Considering all life cycle stages, the study shows the long-term benefits and trade-offs associated with reducing grid dependency by integrating renewable energy. The results show that the alternative hybrid system reduces impacts on GWP and Resources by 36%, while the reduction in Human Health impacts is relatively minor, at around 6%. The use stage, which contributes the most to environmental impacts in the baseline system, is significantly improved in the alternative system through the integration of seasonal heat storage and electricity generation from renewables. However, the alternative system requires additional materials and components—in particular PVT panels and a buffer storage tank—which increase the environmental footprint in the construction phase and at the end of the service life. These factors result in a sixfold increase in the Ecosystem impacts compared to the baseline system, an aspect that needs to be further considered in system design and material selection.

An important contribution of this study is the detailed comparison of two heating systems with an explicit focus on the integration of seasonal storage, an aspect that is often overlooked in similar LCA studies. By including dynamic changes in the composition of the electricity grid, the study also provides a realistic perspective on the long-term benefits of reduced grid dependency.

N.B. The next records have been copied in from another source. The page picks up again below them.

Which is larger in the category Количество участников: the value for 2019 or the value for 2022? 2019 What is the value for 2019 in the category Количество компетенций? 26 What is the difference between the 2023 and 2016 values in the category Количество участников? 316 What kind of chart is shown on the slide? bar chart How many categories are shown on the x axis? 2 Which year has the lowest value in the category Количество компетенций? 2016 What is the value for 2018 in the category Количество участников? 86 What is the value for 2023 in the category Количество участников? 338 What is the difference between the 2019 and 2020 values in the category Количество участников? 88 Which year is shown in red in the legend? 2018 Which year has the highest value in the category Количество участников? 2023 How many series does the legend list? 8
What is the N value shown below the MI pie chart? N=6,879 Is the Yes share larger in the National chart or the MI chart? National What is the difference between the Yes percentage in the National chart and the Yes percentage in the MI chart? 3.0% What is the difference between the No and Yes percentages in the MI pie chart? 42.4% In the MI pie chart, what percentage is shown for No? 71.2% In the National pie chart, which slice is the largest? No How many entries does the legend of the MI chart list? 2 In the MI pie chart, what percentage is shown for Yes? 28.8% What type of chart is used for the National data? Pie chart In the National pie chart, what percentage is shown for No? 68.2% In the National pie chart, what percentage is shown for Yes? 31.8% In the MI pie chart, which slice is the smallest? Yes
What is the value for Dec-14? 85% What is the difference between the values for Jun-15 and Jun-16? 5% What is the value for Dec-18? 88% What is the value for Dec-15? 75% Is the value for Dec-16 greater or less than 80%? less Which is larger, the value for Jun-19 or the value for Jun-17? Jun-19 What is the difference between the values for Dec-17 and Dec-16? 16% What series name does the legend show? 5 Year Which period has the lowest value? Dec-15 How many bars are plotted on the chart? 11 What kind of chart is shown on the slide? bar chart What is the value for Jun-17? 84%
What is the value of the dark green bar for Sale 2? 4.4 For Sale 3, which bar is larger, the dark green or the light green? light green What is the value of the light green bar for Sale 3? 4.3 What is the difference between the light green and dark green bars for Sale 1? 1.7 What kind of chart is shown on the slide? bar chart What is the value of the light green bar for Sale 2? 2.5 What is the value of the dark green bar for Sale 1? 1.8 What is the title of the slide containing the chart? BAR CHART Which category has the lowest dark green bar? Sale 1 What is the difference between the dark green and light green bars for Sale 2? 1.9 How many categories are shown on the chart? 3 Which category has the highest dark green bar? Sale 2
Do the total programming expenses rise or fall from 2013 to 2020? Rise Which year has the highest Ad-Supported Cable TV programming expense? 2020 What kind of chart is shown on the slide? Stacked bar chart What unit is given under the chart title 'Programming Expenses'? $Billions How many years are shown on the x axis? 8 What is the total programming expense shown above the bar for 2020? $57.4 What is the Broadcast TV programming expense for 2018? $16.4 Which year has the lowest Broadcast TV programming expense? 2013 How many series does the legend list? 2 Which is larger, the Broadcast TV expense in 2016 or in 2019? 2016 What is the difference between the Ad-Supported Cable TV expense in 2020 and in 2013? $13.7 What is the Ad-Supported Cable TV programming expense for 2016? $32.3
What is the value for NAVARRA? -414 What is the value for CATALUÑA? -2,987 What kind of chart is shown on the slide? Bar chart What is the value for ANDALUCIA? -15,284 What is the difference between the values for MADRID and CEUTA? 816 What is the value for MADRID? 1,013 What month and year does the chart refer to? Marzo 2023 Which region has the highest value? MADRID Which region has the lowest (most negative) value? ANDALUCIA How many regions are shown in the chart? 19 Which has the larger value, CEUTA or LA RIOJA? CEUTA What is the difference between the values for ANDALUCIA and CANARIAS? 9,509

Unlike many previous studies that evaluate renewable heating technologies in isolation, this work evaluates a fully integrated system that combines PVT, heat pumps and underground storage and provides valuable insights into their combined environmental performance.

Despite its benefits, the alternative system still presents challenges. Future research should focus on optimising the use of materials in the system components, particularly in the PVT panels, to reduce the impact on the Ecosystem and also on Human Health. In addition, while seasonal thermal storage has shown significant benefits in reducing operational emissions, its long-term efficiency, thermal losses and potential degradation over multiple cycles should be further analysed to ensure reliability and scalability.

The contrasting trends of reduced GWP and increased Ecosystem impact demonstrate the importance of integrating life-cycle thinking into policy and design practice. For policymakers, the findings suggest that incentives for renewable heating technologies should include criteria addressing embodied impacts and material efficiency to prevent shifting burdens from climate to ecosystems. For building designers, the results indicate the need to select materials and system configurations that minimize ecological damage while maintaining low operational emissions. Balancing these aspects is essential to ensure that future low-carbon heating solutions achieve environmental neutrality across all impact categories.

Excess electrical energy generated by PVT and PV systems is typically transferred to the grid, as assumed in this study. Surplus electricity can be stored in batteries and used for charging electric vehicles, among other applications. Looking ahead, emerging technologies are expected to enable the conversion of surplus electricity into hydrogen fuel. Hydrogen could replace fossil fuels in various household uses (such as transportation) or be reconverted into electricity when needed, for example, to support heating, ventilation, and air conditioning (HVAC) systems in buildings. This approach would further advance the decarbonization of the building sector. However, the production and use of hydrogen fuel may also lead to increased environmental impacts in other categories, including Ecosystems, Resources, and Human Health. Therefore, the eco-design of renewable energy technologies will play a crucial role in minimizing these effects.